Back at the apartment he showered and rubbed ointment into his aching leg muscles. By the time he finished a light breakfast it was nine o’clock. The rest of the day stretched out long and empty ahead of him. How to fill it? There must be something he felt like doing.

Sure there was. One thing.

Aloud he said, “Shit,” and went into the bedroom to get dressed.

At nine-thirty, with an uneasy mixture of anticipation and resignation, he was in the car again and on his way to the main library at Civic Center.

Beulah was in Nevada.

An old mining town in the southwestern Nevada desert, north of Death Valley and 150 miles or so from Las Vegas. Population, according to the 1990 census: 2,456.

It took him the better part of three hours, using the library’s supply of state maps and almanacs, to locate it and to determine that it was apparently the only place in the country with that name. If Beulah, Nevada, had a library, the paperback edition of A Treasury of American Verse must have come from there. But what about Ms. Lonesome?

He remembered the leathery texture of her skin, as if she had spent a lot of time outdoors in a hot climate. He remembered the Western-style shirt with the fake-pearl snap fasteners, and the stained suede jacket, and the Levi’s jeans, and the boots with the scrolled cowboy design. Well, maybe. If not Beulah, then someplace not too far away. It was possible.

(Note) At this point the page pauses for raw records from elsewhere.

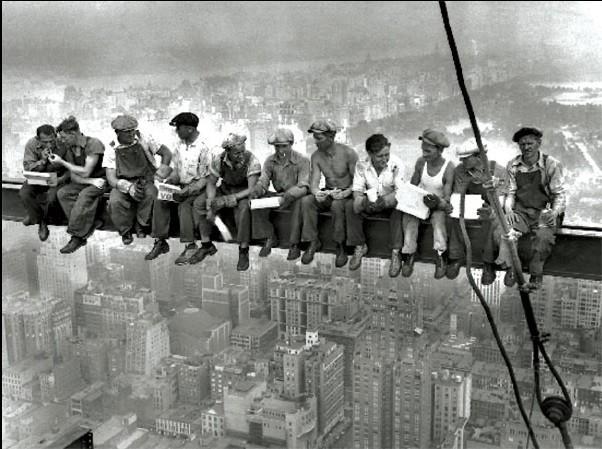 Reproducción de arte  Nueva York - Lunch on a skyscraper - muži na traverze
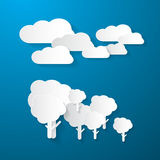 Σύννεφα και δέντρα στο μπλε υπόβαθρο Στοκ Φωτογραφία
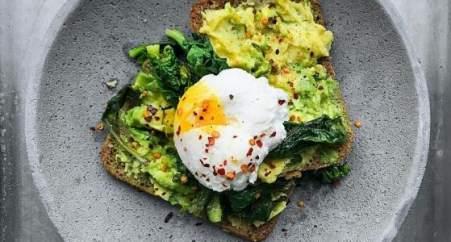 Яйцо пашот в половнике: как приготовить вкусное и сытное блюдо французской кухни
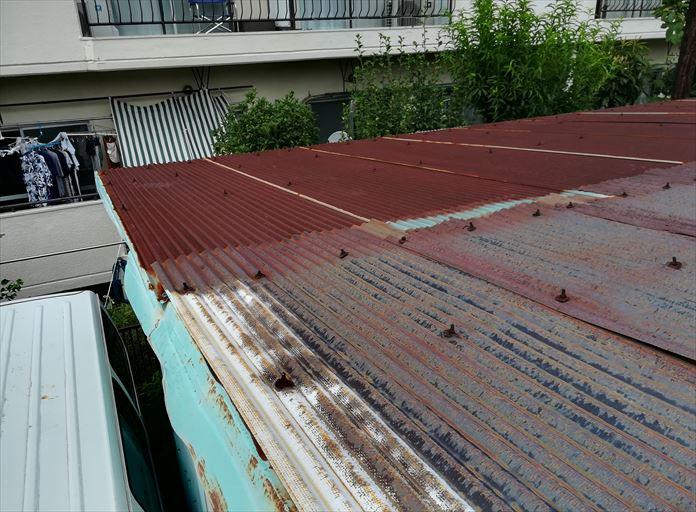 工場の屋根に使用されている金属製の波板
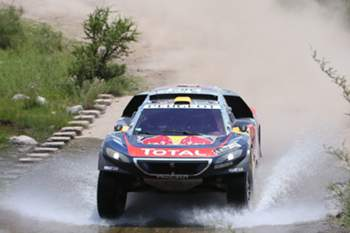 epa05103938 French Stephane Peterhansel, of Peugeot team, in action during the 12th stage of Rally Dakar 2016, between San Juan and Villa Carlos Paz localities, Argentina, 15 January 2016. EPA/Felipe Trueba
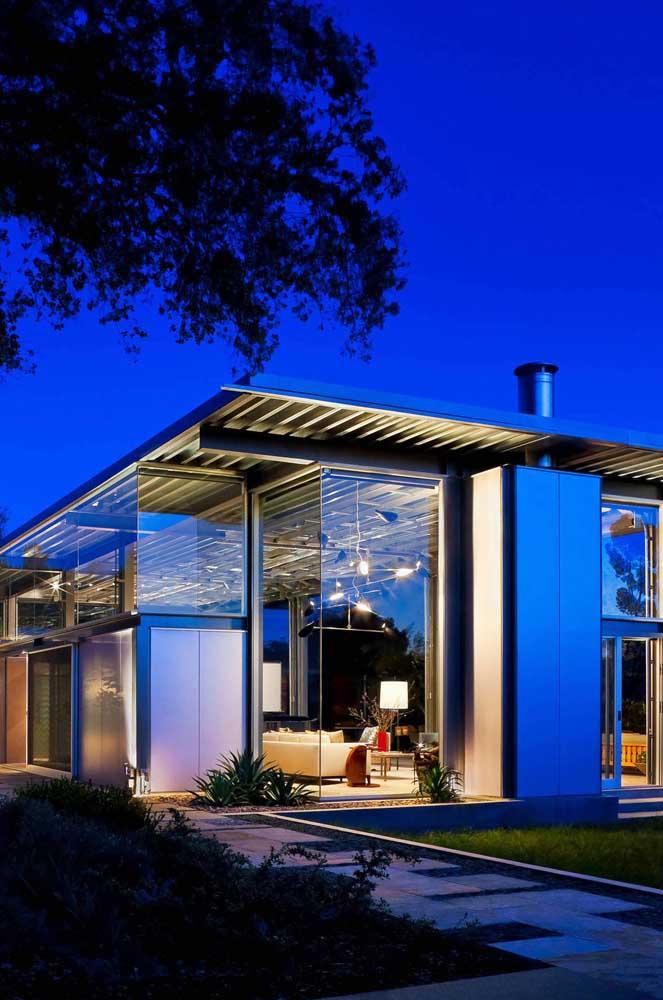 Já por aqui, o que se destaca é o contraste entre a delicadeza do vidro com a rusticidade moderna das telhas sanduíche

He consulted a recent telephone directory for the section of Nevada that included Beulah. There was a listing, all right, for Beulah Public Library; he wrote down the address. Also listed was a single Mitchell — David M. — but it was in a town fifty miles away. He copied it down anyway, even though Janet Mitchell had almost certainly been a fictitious name.

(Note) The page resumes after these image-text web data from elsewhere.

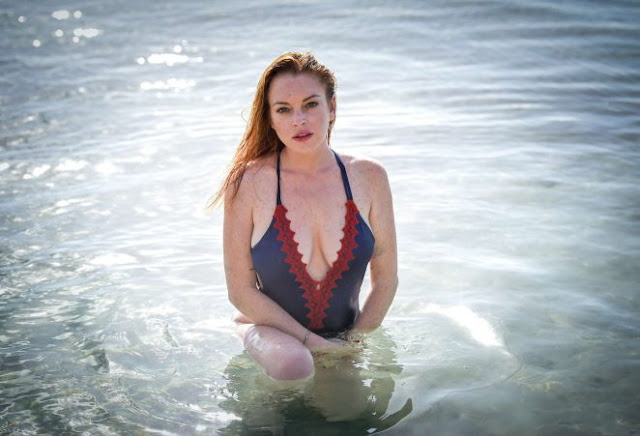 Lindsay Lohan – Wearing a swimsuit in Mauritius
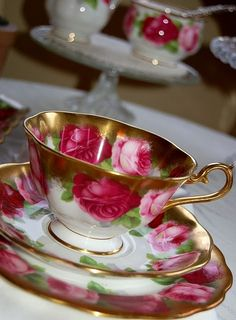Porcelain rose decorated tea cup and saucer. I loved my tea cup collection, hated to wash them though. Vintage Tea, Vintage China, Café Chocolate, Teapots And Cups, Teacups, Bone China Tea Cups, My Cup Of Tea, Tea Service, Tea Cup Saucer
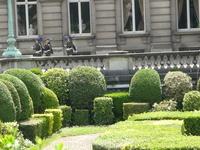 Брюссель.  Смена  караула  в  Королевском  Дворце.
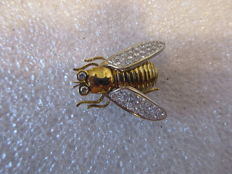 Two bee brooch, 18 kt gold and 1.9 ct of white diamonds.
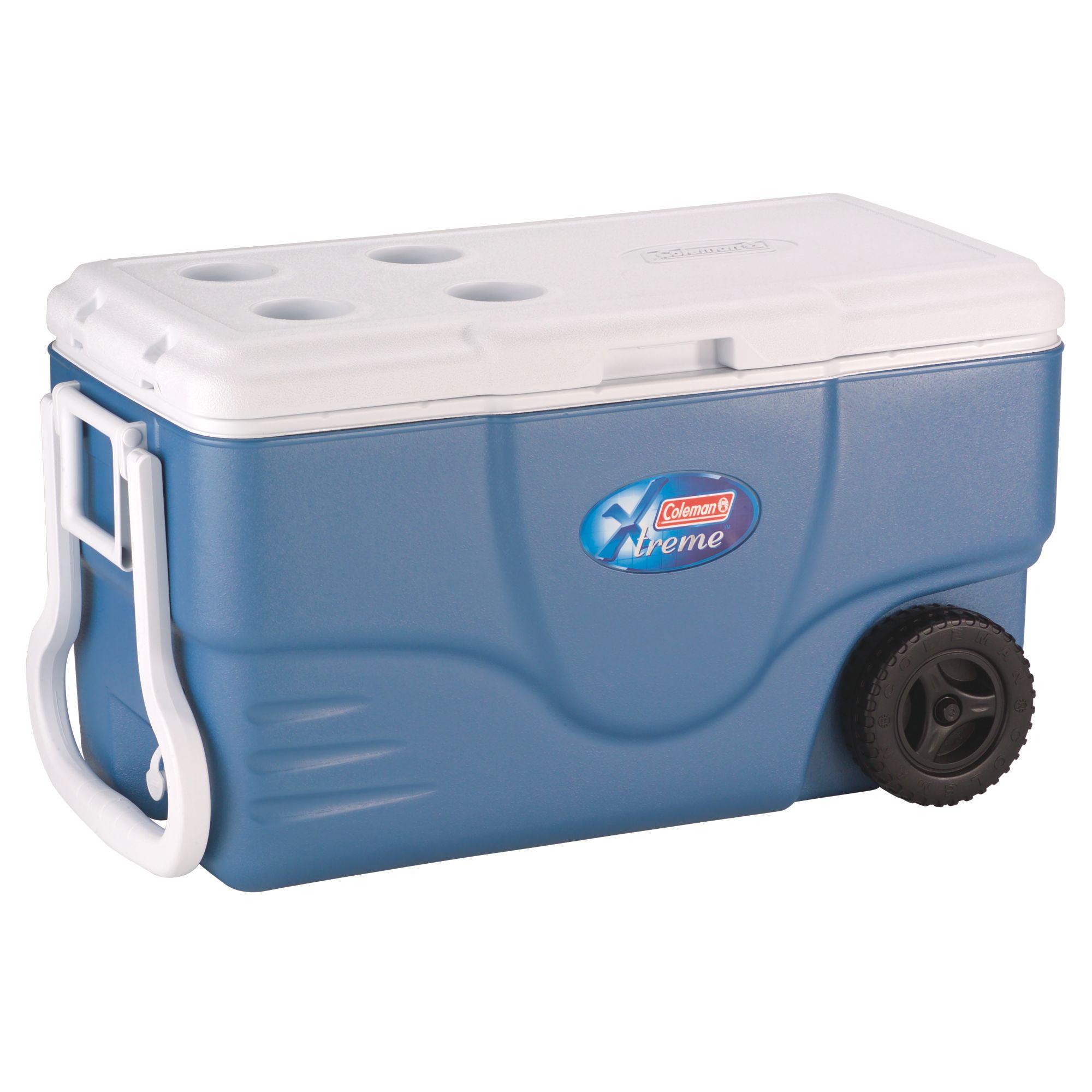 Контейнер изотермический Coleman 62QT Xtreme Wheeled CoolerКонтейнер изотермический Coleman 62QT Xtreme Wheeled Cooler сохранит еду и напитки холодными в течение длительного времени. Удобная ручка и колеса создадут дополнительный комфорт В технологии Xtreme® используется изолированная крышка и дополнительная изоляция в стенах, чтобы сохранять предметы в холоде в течение 5 дней.<br><br>Достаточно большой, чтобы поместить 95 банок по 0,33 литра, у вас будет много места для продуктов. Ручки с двух сторон контейнера очень удобны при переноске, большая ручка предназначена для перевозки на колесах. В нижней части контейнера расположен сливной клапан для слива жидкости от льда и конденсата.<br>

Aimlessly he flipped through the yellow pages. Half a dozen businesses carried Beulah addresses; one was a mining supply outfit. This led him to the library stacks and a handful of Nevada guidebooks and history texts. Not too much in any of them about Beulah. The town had come into existence in the late 1880s, as a supply point from which mule teams had hauled machinery and tools and food to mines in the surrounding hills. One of its founders had named it after a favorite mule. Twice in the early years of the century it had come close to dying, when the gold-bearing veins in the mines petered out and they were abandoned. During World War II a tungsten find at nearby Black Mountain breathed new life into it; and in the fifties the U.S. Air Force and the Atomic Energy Commission had begun operating hush-hush government installations in the general vicinity, one of the areas where the controversial open-air atomic bomb tests were conducted. The tungsten mine was still operating, as was a large gypsum mine in the Montezuma range to the west. The town’s population had remained more or less stable for the past fifty-plus years, partly because of the producing mines, the government installations, and desert-springs cattle ranches, and chiefly because it was situated on Highway 95, the main road between Tonopah and Las Vegas, with close access to Death Valley and the high-desert country along the eastern slopes of the Sierras.

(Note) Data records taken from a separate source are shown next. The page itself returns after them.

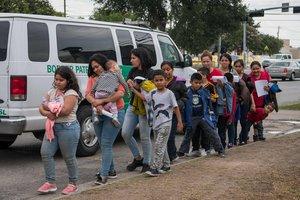 Inmigrantes dentenidos por la Patrulla Fronteriza de los EEUU.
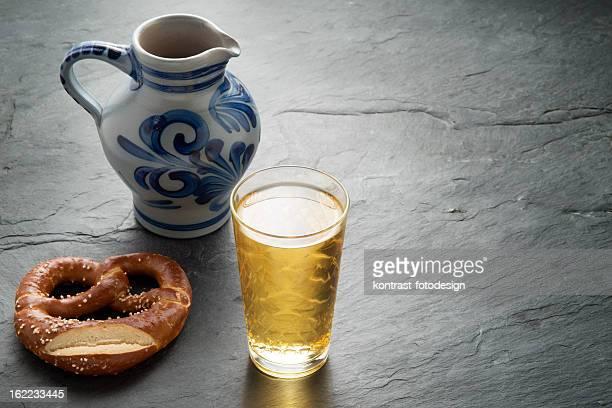 Hassian Cider und Krug, Bembel, Aeppelwoi, Aeppler, Apfelwein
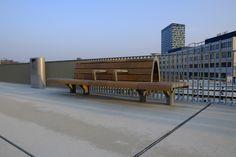 FSC hout: stoer, sterk, duurzaam, comfortabel. Mooie combinatie! Outdoor Furniture, Outdoor Decor, Netherlands, Public, Space, Projects, Beautiful, Design, Dutch Netherlands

So much for Beulah. So much for the possibilities.

Now what?

Harvey Sitwell resembled nothing so much as a bulldog, particularly when he frowned. There was no sign of a frown on Monday morning; his round face was cheerful, almost serene, which probably meant that for a change he’d broken a hundred in his Sunday foursome at Harding Park.

“Three weeks early?” he said in response to Messenger’s request. “How come, Jim?”

“I’d just like to get away sooner, that’s all. Truth is, I’m feeling a little burned out and I can use some R and R.”

“What’s your plan? Lie on a beach somewhere?”

“No. I thought I’d go to the desert.”

“Desert? Which one?”

“Down around Death Valley. I’ve always wanted to visit that part of the state and it shouldn’t be too hot this time of year.”

“No offense, but I can think of better places for R and R.”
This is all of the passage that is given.